The task –
Copy out each line of the material below with no changes.
── Entries provided
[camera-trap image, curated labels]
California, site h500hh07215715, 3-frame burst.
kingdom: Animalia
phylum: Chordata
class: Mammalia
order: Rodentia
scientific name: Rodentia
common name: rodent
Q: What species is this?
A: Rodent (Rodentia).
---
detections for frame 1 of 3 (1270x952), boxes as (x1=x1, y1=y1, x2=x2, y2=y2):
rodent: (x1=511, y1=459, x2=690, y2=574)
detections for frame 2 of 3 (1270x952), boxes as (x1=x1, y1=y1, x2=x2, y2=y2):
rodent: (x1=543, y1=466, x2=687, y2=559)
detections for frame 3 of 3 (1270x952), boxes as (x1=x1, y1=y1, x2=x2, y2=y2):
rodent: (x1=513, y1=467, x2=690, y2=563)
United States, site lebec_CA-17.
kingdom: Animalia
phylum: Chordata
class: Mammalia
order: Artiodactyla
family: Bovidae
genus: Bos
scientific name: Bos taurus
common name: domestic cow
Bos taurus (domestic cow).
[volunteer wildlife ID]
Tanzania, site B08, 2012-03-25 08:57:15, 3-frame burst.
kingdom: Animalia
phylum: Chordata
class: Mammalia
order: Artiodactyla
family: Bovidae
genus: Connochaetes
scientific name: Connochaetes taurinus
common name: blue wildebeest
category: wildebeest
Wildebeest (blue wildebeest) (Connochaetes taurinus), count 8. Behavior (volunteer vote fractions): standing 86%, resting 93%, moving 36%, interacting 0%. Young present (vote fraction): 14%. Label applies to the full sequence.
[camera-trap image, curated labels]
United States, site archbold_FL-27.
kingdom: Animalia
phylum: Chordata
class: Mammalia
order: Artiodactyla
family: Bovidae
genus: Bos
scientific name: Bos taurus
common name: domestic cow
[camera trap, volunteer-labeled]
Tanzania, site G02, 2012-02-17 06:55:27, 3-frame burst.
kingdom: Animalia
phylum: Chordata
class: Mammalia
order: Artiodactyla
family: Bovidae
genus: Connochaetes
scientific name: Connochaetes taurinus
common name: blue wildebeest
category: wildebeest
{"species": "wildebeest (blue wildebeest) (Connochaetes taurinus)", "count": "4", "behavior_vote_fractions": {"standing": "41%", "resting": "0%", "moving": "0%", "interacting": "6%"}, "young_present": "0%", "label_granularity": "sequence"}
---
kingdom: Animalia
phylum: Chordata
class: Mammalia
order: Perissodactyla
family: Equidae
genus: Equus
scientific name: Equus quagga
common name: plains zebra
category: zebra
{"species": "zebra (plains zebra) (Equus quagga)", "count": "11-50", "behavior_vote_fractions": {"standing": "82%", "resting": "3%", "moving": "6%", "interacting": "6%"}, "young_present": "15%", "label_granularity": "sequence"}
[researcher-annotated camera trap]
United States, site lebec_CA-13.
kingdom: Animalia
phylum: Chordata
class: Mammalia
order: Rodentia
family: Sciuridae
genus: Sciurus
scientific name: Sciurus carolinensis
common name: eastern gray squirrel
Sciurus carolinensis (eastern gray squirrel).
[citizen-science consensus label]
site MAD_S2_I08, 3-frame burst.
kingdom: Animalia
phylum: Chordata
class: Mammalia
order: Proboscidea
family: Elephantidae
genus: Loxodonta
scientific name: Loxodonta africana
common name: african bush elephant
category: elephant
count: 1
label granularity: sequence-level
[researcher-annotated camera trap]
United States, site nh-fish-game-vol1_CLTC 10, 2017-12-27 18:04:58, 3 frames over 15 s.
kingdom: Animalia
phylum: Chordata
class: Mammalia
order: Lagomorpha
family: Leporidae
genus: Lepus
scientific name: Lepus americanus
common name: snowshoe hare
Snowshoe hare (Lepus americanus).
────
Written response –
[camera-trap image, curated labels]
California, site h500hh07215715, 3-frame burst.
kingdom: Animalia
phylum: Chordata
class: Mammalia
order: Rodentia
scientific name: Rodentia
common name: rodent
Q: What species is this?
A: Rodent (Rodentia).
---
detections for frame 1 of 3 (1270x952), boxes as (x1=x1, y1=y1, x2=x2, y2=y2):
rodent: (x1=511, y1=459, x2=690, y2=574)
detections for frame 2 of 3 (1270x952), boxes as (x1=x1, y1=y1, x2=x2, y2=y2):
rodent: (x1=543, y1=466, x2=687, y2=559)
detections for frame 3 of 3 (1270x952), boxes as (x1=x1, y1=y1, x2=x2, y2=y2):
rodent: (x1=513, y1=467, x2=690, y2=563)
United States, site lebec_CA-17.
kingdom: Animalia
phylum: Chordata
class: Mammalia
order: Artiodactyla
family: Bovidae
genus: Bos
scientific name: Bos taurus
common name: domestic cow
Bos taurus (domestic cow).
[volunteer wildlife ID]
Tanzania, site B08, 2012-03-25 08:57:15, 3-frame burst.
kingdom: Animalia
phylum: Chordata
class: Mammalia
order: Artiodactyla
family: Bovidae
genus: Connochaetes
scientific name: Connochaetes taurinus
common name: blue wildebeest
category: wildebeest
Wildebeest (blue wildebeest) (Connochaetes taurinus), count 8. Behavior (volunteer vote fractions): standing 86%, resting 93%, moving 36%, interacting 0%. Young present (vote fraction): 14%. Label applies to the full sequence.
[camera-trap image, curated labels]
United States, site archbold_FL-27.
kingdom: Animalia
phylum: Chordata
class: Mammalia
order: Artiodactyla
family: Bovidae
genus: Bos
scientific name: Bos taurus
common name: domestic cow
[camera trap, volunteer-labeled]
Tanzania, site G02, 2012-02-17 06:55:27, 3-frame burst.
kingdom: Animalia
phylum: Chordata
class: Mammalia
order: Artiodactyla
family: Bovidae
genus: Connochaetes
scientific name: Connochaetes taurinus
common name: blue wildebeest
category: wildebeest
{"species": "wildebeest (blue wildebeest) (Connochaetes taurinus)", "count": "4", "behavior_vote_fractions": {"standing": "41%", "resting": "0%", "moving": "0%", "interacting": "6%"}, "young_present": "0%", "label_granularity": "sequence"}
---
kingdom: Animalia
phylum: Chordata
class: Mammalia
order: Perissodactyla
family: Equidae
genus: Equus
scientific name: Equus quagga
common name: plains zebra
category: zebra
{"species": "zebra (plains zebra) (Equus quagga)", "count": "11-50", "behavior_vote_fractions": {"standing": "82%", "resting": "3%", "moving": "6%", "interacting": "6%"}, "young_present": "15%", "label_granularity": "sequence"}
[researcher-annotated camera trap]
United States, site lebec_CA-13.
kingdom: Animalia
phylum: Chordata
class: Mammalia
order: Rodentia
family: Sciuridae
genus: Sciurus
scientific name: Sciurus carolinensis
common name: eastern gray squirrel
Sciurus carolinensis (eastern gray squirrel).
[citizen-science consensus label]
site MAD_S2_I08, 3-frame burst.
kingdom: Animalia
phylum: Chordata
class: Mammalia
order: Proboscidea
family: Elephantidae
genus: Loxodonta
scientific name: Loxodonta africana
common name: african bush elephant
category: elephant
count: 1
label granularity: sequence-level
[researcher-annotated camera trap]
United States, site nh-fish-game-vol1_CLTC 10, 2017-12-27 18:04:58, 3 frames over 15 s.
kingdom: Animalia
phylum: Chordata
class: Mammalia
order: Lagomorpha
family: Leporidae
genus: Lepus
scientific name: Lepus americanus
common name: snowshoe hare
Snowshoe hare (Lepus americanus).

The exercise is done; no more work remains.